§ **Problem description**: Rewrite the material below, changing every "tree trunk" to "tree stump" and keeping everything else the same.

§ **Information provided**:
-- start --
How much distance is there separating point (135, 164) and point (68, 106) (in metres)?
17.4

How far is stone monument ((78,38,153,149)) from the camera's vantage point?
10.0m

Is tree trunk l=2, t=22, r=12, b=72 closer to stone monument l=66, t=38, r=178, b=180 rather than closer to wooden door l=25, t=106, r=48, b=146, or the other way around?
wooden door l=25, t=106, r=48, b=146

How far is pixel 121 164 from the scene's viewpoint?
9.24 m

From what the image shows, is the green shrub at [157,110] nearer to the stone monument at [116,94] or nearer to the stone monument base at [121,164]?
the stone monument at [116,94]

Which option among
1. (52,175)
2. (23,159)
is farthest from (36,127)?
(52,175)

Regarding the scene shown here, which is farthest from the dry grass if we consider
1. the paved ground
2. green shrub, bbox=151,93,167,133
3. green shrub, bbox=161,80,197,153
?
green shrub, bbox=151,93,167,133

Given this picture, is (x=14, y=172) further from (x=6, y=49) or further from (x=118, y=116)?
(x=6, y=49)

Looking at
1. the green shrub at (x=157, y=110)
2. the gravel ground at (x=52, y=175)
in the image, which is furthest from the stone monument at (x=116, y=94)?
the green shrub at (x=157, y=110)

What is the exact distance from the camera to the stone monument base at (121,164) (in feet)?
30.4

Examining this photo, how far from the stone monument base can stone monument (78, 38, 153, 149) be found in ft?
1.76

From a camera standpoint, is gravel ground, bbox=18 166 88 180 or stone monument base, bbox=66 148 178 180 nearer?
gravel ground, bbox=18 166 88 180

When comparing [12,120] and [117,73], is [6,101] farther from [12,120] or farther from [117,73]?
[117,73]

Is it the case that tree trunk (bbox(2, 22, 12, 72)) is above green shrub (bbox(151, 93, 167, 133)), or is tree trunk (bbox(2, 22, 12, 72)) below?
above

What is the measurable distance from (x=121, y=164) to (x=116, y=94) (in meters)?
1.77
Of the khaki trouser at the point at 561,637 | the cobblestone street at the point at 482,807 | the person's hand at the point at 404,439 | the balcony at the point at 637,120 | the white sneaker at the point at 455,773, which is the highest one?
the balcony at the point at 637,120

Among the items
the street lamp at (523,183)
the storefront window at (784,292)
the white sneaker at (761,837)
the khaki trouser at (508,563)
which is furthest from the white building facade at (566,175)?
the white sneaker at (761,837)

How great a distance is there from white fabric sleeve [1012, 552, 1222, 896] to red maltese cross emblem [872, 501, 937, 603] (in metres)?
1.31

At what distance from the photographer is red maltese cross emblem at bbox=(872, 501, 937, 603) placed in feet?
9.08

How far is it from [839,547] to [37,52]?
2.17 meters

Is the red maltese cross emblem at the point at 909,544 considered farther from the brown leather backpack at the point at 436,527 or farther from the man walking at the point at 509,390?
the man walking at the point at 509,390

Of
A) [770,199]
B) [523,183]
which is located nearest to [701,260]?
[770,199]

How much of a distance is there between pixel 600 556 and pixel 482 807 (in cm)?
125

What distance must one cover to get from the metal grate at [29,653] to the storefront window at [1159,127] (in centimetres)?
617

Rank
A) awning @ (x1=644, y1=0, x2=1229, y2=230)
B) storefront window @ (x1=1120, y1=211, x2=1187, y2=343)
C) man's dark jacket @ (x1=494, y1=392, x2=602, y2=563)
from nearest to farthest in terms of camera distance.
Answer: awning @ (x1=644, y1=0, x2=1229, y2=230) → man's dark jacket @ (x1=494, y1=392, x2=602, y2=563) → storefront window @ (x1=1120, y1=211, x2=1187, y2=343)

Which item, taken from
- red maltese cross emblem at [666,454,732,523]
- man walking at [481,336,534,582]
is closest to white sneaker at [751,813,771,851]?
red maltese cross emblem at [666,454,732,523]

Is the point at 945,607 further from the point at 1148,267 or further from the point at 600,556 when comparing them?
-- end --
§ **Expected answer**:
How much distance is there separating point (135, 164) and point (68, 106) (in metres)?
17.4

How far is stone monument ((78,38,153,149)) from the camera's vantage point?
10.0m

Is tree stump l=2, t=22, r=12, b=72 closer to stone monument l=66, t=38, r=178, b=180 rather than closer to wooden door l=25, t=106, r=48, b=146, or the other way around?
wooden door l=25, t=106, r=48, b=146

How far is pixel 121 164 from the scene's viewpoint?
9.24 m

From what the image shows, is the green shrub at [157,110] nearer to the stone monument at [116,94] or nearer to the stone monument base at [121,164]?
the stone monument at [116,94]

Which option among
1. (52,175)
2. (23,159)
is farthest from (36,127)?
(52,175)

Regarding the scene shown here, which is farthest from the dry grass if we consider
1. the paved ground
2. green shrub, bbox=151,93,167,133
3. green shrub, bbox=161,80,197,153
?
green shrub, bbox=151,93,167,133

Given this picture, is (x=14, y=172) further from (x=6, y=49) or further from (x=118, y=116)?
(x=6, y=49)

Looking at
1. the green shrub at (x=157, y=110)
2. the gravel ground at (x=52, y=175)
in the image, which is furthest from the stone monument at (x=116, y=94)?
the green shrub at (x=157, y=110)

What is the exact distance from the camera to the stone monument base at (121,164) (in feet)?
30.4

Examining this photo, how far from the stone monument base can stone monument (78, 38, 153, 149) be found in ft?
1.76

From a camera standpoint, is gravel ground, bbox=18 166 88 180 or stone monument base, bbox=66 148 178 180 nearer?
gravel ground, bbox=18 166 88 180

When comparing [12,120] and [117,73], is [6,101] farther from [12,120] or farther from [117,73]?
[117,73]

Is it the case that tree stump (bbox(2, 22, 12, 72)) is above green shrub (bbox(151, 93, 167, 133)), or is tree stump (bbox(2, 22, 12, 72)) below?
above

What is the measurable distance from (x=121, y=164) to (x=116, y=94) (in meters)?
1.77
Of the khaki trouser at the point at 561,637 | the cobblestone street at the point at 482,807 | the person's hand at the point at 404,439 | the balcony at the point at 637,120 | the white sneaker at the point at 455,773, which is the highest one?
the balcony at the point at 637,120

Among the items
the street lamp at (523,183)
the storefront window at (784,292)
the white sneaker at (761,837)
the khaki trouser at (508,563)
which is furthest from the white building facade at (566,175)?
the white sneaker at (761,837)

How great a distance is there from white fabric sleeve [1012, 552, 1222, 896] to red maltese cross emblem [872, 501, 937, 603] (in metres)?
1.31

At what distance from the photographer is red maltese cross emblem at bbox=(872, 501, 937, 603) placed in feet?
9.08

How far is it from [839,547] to [37,52]?
2.17 meters

Is the red maltese cross emblem at the point at 909,544 considered farther from the brown leather backpack at the point at 436,527 or farther from the man walking at the point at 509,390?
the man walking at the point at 509,390

Of
A) [770,199]
B) [523,183]
which is located nearest to [701,260]?
[770,199]

How much of a distance is there between pixel 600 556 and pixel 482 807 (in cm)?
125

What distance must one cover to get from the metal grate at [29,653] to the storefront window at [1159,127] (in centimetres)?
617

Rank
A) awning @ (x1=644, y1=0, x2=1229, y2=230)
B) storefront window @ (x1=1120, y1=211, x2=1187, y2=343)
C) man's dark jacket @ (x1=494, y1=392, x2=602, y2=563)
from nearest to farthest in terms of camera distance.
Answer: awning @ (x1=644, y1=0, x2=1229, y2=230) → man's dark jacket @ (x1=494, y1=392, x2=602, y2=563) → storefront window @ (x1=1120, y1=211, x2=1187, y2=343)

Which item, taken from
- red maltese cross emblem at [666,454,732,523]
- man walking at [481,336,534,582]
is closest to white sneaker at [751,813,771,851]?
red maltese cross emblem at [666,454,732,523]

Is the point at 945,607 further from the point at 1148,267 or further from the point at 600,556 when comparing them?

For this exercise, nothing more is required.